VM-X doesn't restrict the model list — pass any model id OpenAI accepts (gpt-4.1, gpt-4o, gpt-4o-mini, o3-mini, o4-mini, gpt-4o-search-preview, …). The model is forwarded to the SDK verbatim. The default for new connections is gpt-4.1.

Notes

  • Per-model maxRetries is forwarded to the OpenAI SDK as per-call maxRetries, so transient 5xx / throttling errors retry inside the SDK before the gateway falls through to the next fallback model. See AI Resources.

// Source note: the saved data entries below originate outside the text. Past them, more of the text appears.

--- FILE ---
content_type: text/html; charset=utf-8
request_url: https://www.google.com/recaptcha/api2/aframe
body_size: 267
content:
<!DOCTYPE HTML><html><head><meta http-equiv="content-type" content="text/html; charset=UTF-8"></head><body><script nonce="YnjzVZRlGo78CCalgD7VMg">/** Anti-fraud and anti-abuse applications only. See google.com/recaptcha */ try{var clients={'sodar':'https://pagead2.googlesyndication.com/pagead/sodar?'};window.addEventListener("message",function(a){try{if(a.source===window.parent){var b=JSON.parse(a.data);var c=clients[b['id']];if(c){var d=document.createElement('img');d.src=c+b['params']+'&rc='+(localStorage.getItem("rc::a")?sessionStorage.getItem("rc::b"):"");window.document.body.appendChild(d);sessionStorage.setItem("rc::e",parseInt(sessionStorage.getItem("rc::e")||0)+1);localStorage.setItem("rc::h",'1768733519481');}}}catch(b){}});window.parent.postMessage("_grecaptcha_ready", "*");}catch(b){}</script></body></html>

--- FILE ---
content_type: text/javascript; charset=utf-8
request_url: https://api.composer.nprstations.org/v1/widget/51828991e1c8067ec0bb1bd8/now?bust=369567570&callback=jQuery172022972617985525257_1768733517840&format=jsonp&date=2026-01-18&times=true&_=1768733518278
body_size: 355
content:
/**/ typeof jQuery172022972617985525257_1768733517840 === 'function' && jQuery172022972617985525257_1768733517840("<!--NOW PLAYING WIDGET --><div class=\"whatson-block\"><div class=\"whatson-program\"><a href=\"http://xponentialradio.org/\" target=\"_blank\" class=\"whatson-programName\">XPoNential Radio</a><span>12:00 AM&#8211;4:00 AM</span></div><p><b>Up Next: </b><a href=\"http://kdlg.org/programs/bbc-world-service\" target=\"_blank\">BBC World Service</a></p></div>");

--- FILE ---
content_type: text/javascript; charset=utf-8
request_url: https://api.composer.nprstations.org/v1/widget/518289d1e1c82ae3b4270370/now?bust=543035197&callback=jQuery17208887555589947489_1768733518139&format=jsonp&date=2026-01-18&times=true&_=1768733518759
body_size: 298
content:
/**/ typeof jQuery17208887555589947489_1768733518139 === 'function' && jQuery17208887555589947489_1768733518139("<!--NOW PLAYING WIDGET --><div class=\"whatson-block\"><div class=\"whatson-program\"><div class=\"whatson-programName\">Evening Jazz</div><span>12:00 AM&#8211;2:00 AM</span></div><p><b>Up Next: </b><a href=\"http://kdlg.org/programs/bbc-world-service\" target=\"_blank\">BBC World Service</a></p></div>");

  • Rate-limit headers (x-ratelimit-*) are parsed and surfaced as retry-after on 429 CompletionErrors.
  • vmx envelope strip: OpenAI rejects unknown top-level fields with a 400. The gateway strips both vmx (correlationId / metadata / providerArgs) and __vmx_passthrough (cross-format carrier) before send, on every endpoint.